- [EXTRACTED TEXT]:
##########

Basically the Hits collection is very lightweight. The cost of getting this list is minimal. You just instantiate the needed Documents by calling hits.Doc(i) to build your page.

David Thibault
I would suggest using something like Memcache or another in memory store keyed on the search term itself. That way you dont need to requery but investigate if this actually improves performance.
bleevo
I feel like folks are missing the point here. I think the point here is how to turn the Lucene results into a format that works well with the ASP.NET datagrid. The ASP.NET datagrid is designed to work well with .NET ADO datasets (although there are other ways to use it). My answer shows a way of converting from Lucene objects to ADO.NET objects.If you ignore the specifics of the DataGrid, I think you aren't answering the question.
Corey Trager
The datagrid works perfectly well with a List<T>. Just create the list from the info contained in the Document objects and DataBind it to the grid.
David Thibault
Ok - I retract my comment.
Corey Trager
A: 

What I do is iterate through the hits and insert them into a temporary table in the db. Then I can run a regular SQL query - joining that temp table with other tables too - and give the grid the DataSet/DataView that it wants.

Note that I do the inserts and the query in ONE TRIP to the db, because I'm using just one SQL batch.

void Page_Load(Object sender, EventArgs e)
{

 dbutil = new DbUtil();
 security = new Security();
 security.check_security(dbutil, HttpContext.Current, Security.ANY_USER_OK);

 Lucene.Net.Search.Query query = null;

 try
 {
  if (string.IsNullOrEmpty(Request["query"]))
  {
   throw new Exception("You forgot to enter something to search for...");
  }

  query = MyLucene.parser.Parse(Request["query"]);

 }
 catch (Exception e3)
 {
  display_exception(e3);
 }


 Lucene.Net.Highlight.QueryScorer scorer = new Lucene.Net.Highlight.QueryScorer(query);
 Lucene.Net.Highlight.Highlighter highlighter = new Lucene.Net.Highlight.Highlighter(MyLucene.formatter, scorer);
 highlighter.SetTextFragmenter(MyLucene.fragmenter); // new Lucene.Net.Highlight.SimpleFragmenter(400));

 StringBuilder sb = new StringBuilder();
 string guid = Guid.NewGuid().ToString().Replace("-", "");
 Dictionary<string, int> dict_already_seen_ids = new Dictionary<string, int>();

 sb.Append(@"
create table #$GUID
(
temp_bg_id int,
temp_bp_id int,
temp_score float,
temp_text nvarchar(3000)
)
 ");

 lock (MyLucene.my_lock)
 {

  Lucene.Net.Search.Hits hits = null;
  try
  {
   hits = MyLucene.search(query);
  }
  catch (Exception e2)
  {
   display_exception(e2);
  }

  // insert the search results into a temp table which we will join with what's in the database
  for (int i = 0; i < hits.Length(); i++)
  {
   if (dict_already_seen_ids.Count < 100)
   {
    Lucene.Net.Documents.Document doc = hits.Doc(i);
    string bg_id = doc.Get("bg_id");
    if (!dict_already_seen_ids.ContainsKey(bg_id))

##########

- [WHAT NEEDS TO BE DONE]:
Proceed with the forum thread on displaying Lucene.NET search results in an ASP.NET datagrid, starting right after its last line. The material after this point comes from a separate source.

Collection entries:
##########

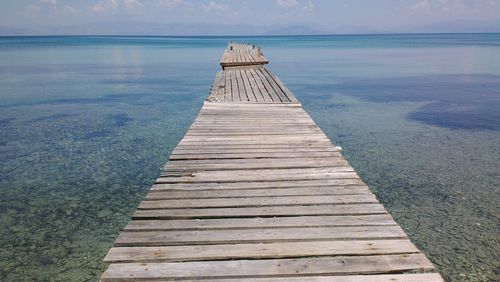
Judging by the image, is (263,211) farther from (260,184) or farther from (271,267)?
(271,267)

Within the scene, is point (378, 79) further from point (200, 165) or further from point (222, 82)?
point (200, 165)

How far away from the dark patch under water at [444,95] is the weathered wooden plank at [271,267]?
14.2 m

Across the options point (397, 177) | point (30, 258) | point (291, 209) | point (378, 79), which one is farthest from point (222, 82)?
point (378, 79)

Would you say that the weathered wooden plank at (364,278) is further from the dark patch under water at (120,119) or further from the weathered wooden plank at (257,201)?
the dark patch under water at (120,119)

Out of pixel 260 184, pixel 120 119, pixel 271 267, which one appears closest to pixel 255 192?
pixel 260 184

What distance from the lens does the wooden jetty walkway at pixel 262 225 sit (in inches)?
128

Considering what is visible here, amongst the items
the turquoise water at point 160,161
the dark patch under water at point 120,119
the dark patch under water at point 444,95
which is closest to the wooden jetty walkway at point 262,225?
the turquoise water at point 160,161

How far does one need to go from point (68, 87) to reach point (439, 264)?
1058 inches

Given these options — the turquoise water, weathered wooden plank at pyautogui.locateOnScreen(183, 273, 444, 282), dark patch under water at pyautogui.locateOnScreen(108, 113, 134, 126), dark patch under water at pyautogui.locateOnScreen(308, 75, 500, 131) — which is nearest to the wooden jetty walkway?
weathered wooden plank at pyautogui.locateOnScreen(183, 273, 444, 282)

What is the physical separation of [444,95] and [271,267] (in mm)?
23735

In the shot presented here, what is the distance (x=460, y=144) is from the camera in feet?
42.5

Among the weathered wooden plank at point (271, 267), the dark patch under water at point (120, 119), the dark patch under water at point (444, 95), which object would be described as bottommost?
the dark patch under water at point (120, 119)

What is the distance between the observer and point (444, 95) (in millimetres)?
23250

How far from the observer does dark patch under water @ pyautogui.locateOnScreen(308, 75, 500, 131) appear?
55.0ft
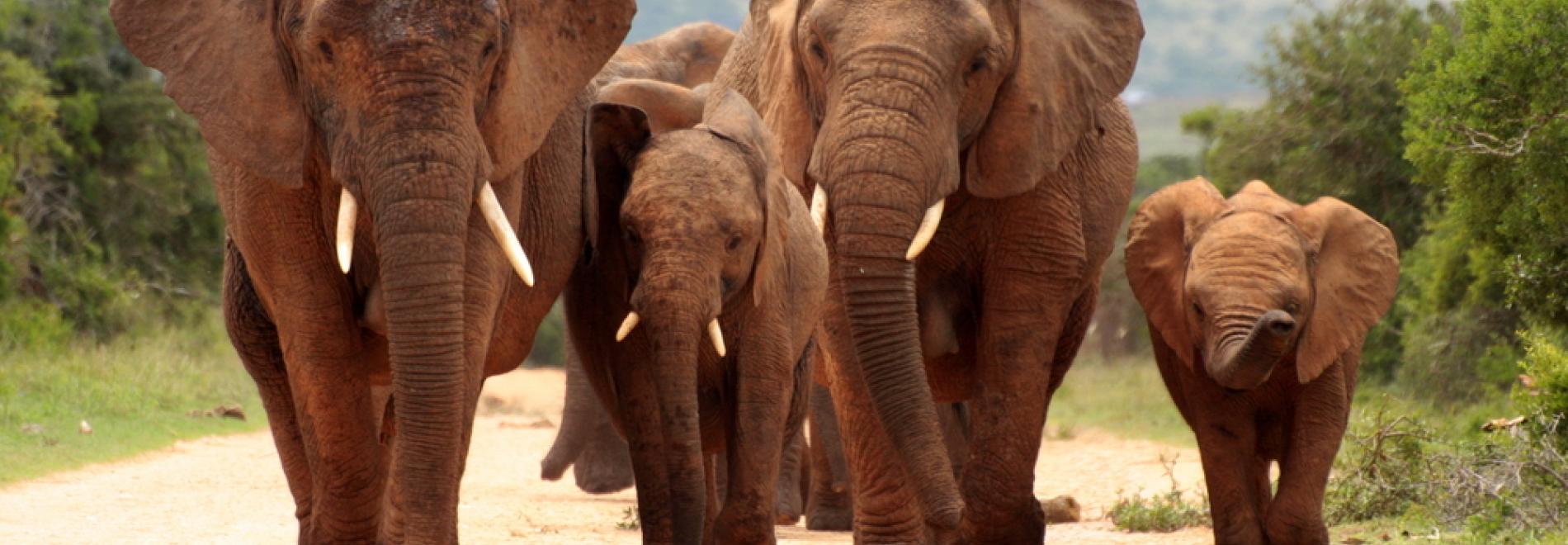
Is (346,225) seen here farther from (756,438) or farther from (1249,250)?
(1249,250)

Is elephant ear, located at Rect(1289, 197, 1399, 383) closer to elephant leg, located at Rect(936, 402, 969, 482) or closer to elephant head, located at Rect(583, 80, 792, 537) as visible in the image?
elephant leg, located at Rect(936, 402, 969, 482)

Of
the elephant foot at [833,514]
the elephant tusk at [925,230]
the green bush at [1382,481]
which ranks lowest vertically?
the elephant foot at [833,514]

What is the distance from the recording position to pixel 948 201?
7695 millimetres

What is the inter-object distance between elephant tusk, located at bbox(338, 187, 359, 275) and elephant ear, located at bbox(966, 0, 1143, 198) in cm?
240

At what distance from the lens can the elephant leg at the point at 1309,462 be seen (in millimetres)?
8133

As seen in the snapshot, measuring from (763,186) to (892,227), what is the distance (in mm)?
402

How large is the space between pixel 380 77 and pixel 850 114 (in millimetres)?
1815

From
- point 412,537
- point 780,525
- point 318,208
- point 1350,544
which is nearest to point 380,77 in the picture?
point 318,208

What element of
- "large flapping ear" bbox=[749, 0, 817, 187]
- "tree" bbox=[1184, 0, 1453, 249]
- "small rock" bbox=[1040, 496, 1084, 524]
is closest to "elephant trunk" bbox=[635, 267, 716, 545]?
"large flapping ear" bbox=[749, 0, 817, 187]

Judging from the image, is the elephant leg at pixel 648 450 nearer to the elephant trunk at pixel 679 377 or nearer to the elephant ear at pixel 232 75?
the elephant trunk at pixel 679 377

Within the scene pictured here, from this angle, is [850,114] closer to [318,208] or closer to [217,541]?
[318,208]

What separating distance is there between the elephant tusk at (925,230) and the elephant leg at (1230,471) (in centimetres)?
186

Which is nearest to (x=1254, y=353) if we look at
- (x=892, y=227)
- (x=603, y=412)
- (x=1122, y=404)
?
(x=892, y=227)

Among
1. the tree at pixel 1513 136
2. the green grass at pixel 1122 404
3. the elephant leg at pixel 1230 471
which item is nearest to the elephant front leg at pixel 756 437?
the elephant leg at pixel 1230 471
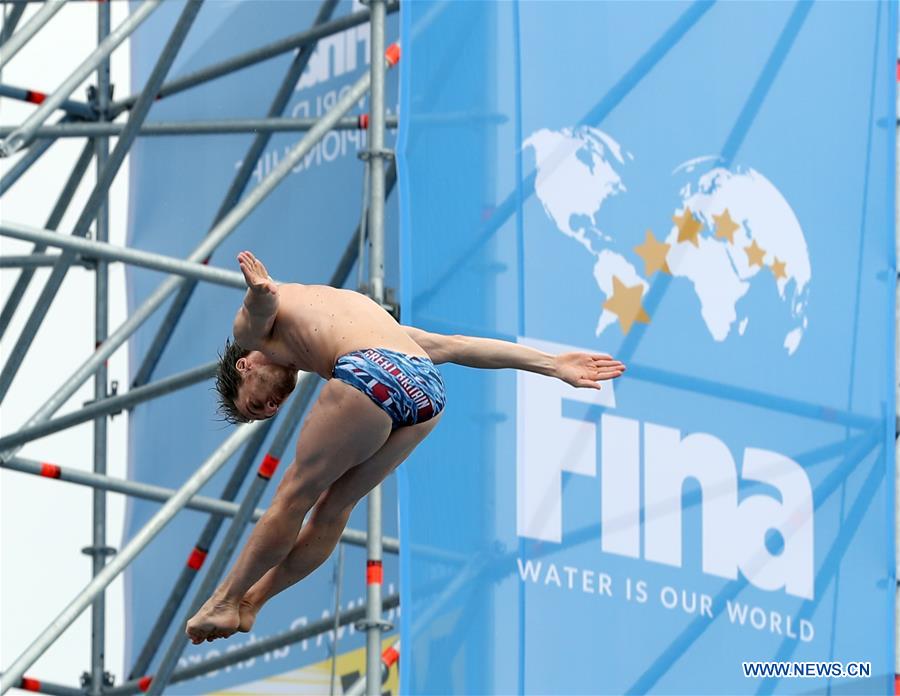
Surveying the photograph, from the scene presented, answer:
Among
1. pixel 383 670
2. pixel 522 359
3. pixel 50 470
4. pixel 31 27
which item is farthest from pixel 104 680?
pixel 522 359

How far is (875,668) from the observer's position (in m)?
10.0

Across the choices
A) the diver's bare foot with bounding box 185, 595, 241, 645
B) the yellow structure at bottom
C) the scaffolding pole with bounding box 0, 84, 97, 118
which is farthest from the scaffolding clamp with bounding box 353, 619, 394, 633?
the scaffolding pole with bounding box 0, 84, 97, 118

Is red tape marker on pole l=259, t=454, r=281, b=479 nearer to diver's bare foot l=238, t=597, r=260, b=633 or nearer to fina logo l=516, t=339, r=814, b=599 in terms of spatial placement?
fina logo l=516, t=339, r=814, b=599

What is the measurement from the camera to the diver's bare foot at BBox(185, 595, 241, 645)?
7695 mm

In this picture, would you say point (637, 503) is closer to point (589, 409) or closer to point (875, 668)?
point (589, 409)

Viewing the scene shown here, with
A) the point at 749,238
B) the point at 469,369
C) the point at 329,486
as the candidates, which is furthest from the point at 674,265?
the point at 329,486

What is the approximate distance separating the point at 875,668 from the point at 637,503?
1242 millimetres

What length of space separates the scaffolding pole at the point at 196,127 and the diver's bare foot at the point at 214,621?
3.35m

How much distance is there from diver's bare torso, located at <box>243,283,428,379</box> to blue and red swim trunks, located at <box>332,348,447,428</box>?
2.2 inches

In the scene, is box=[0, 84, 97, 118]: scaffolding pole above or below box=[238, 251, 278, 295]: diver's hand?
above

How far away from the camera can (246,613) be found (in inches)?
309

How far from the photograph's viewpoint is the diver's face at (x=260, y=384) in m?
7.76

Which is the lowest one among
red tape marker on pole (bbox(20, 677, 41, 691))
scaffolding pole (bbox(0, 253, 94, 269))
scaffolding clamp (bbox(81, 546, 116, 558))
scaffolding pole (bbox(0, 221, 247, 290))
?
red tape marker on pole (bbox(20, 677, 41, 691))

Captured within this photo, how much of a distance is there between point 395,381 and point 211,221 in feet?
15.3
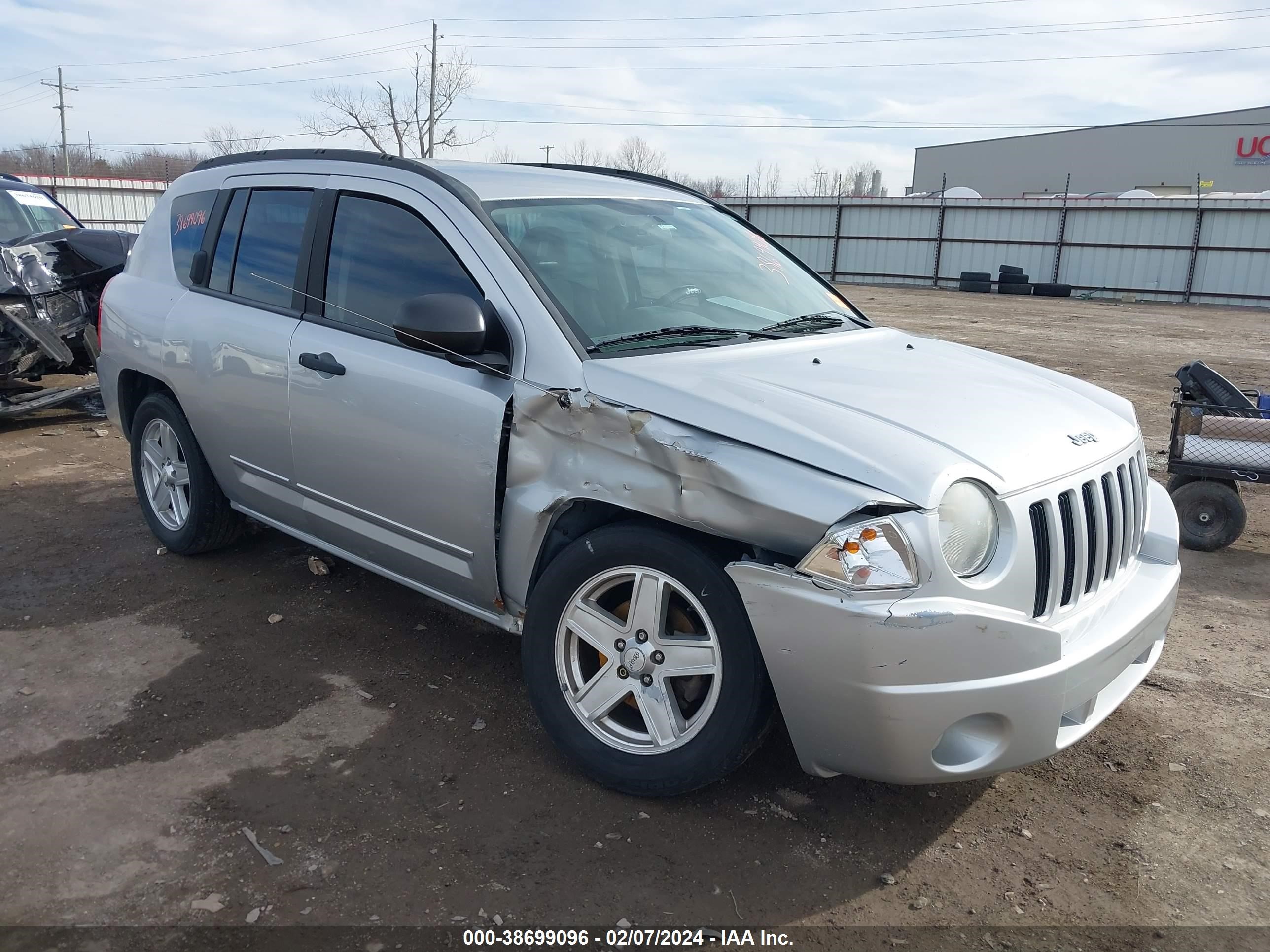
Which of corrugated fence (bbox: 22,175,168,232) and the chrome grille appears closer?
the chrome grille

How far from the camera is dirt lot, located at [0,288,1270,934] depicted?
260 centimetres

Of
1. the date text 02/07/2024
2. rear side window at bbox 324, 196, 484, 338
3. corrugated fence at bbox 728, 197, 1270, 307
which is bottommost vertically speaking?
the date text 02/07/2024

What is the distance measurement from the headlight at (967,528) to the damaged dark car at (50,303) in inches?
280

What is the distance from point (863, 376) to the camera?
3.18m

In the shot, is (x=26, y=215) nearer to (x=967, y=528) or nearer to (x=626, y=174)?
(x=626, y=174)

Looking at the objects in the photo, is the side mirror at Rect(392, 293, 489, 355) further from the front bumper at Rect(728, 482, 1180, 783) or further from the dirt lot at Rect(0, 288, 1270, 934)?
the dirt lot at Rect(0, 288, 1270, 934)

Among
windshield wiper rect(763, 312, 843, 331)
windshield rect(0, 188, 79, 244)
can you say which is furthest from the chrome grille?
windshield rect(0, 188, 79, 244)

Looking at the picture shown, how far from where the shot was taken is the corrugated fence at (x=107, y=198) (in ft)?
118

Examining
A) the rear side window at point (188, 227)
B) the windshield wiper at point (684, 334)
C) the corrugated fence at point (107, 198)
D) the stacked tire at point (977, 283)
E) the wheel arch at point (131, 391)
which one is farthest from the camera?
the corrugated fence at point (107, 198)

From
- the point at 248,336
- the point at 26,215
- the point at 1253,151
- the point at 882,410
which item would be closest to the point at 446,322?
the point at 882,410

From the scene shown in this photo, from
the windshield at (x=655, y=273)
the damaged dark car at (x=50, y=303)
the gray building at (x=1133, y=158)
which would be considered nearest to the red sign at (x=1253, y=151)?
the gray building at (x=1133, y=158)

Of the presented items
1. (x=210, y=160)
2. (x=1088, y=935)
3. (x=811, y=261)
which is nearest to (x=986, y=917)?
(x=1088, y=935)

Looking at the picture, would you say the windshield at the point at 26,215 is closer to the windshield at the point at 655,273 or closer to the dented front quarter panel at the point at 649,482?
the windshield at the point at 655,273

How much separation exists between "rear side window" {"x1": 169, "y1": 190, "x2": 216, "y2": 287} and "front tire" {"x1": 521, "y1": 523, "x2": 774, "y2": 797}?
2.75 metres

##########

- [EXERCISE OUTPUT]:
    {
     dict_already_seen_ids[bg_id] = 1;
     sb.Append("insert into #");
     sb.Append(guid);
     sb.Append(" values(");
     sb.Append(bg_id);
     sb.Append(",");
     sb.Append(doc.Get("bp_id"));
     sb.Append(",");
     //sb.Append(Convert.ToString((hits.Score(i))));
     sb.Append(Convert.ToString((hits.Score(i))).Replace(",", "."));  // Somebody said this fixes a bug. Localization issue?
     sb.Append(",N'");

     string raw_text = Server.HtmlEncode(doc.Get("raw_text"));
     Lucene.Net.Analysis.TokenStream stream = MyLucene.anal.TokenStream("", new System.IO.StringReader(raw_text));
     string highlighted_text = highlighter.GetBestFragments(stream, raw_text, 1, "...").Replace("'", "''");
     if (highlighted_text == "") // someties the highlighter fails to emit text...
     {
      highlighted_text = raw_text.Replace("'","''");
     }
     if (highlighted_text.Length > 3000)
     {
      highlighted_text = highlighted_text.Substring(0,3000);
     }
     sb.Append(highlighted_text);
     sb.Append("'");
     sb.Append(")\n");
    }
   }
   else
   {
    break;
   }
  }
  //searcher.Close();
 }
Corey Trager
I would discourage this practice. Way to many moving parts. Also, hitting the DB for an index search kinds of defeats the purpose.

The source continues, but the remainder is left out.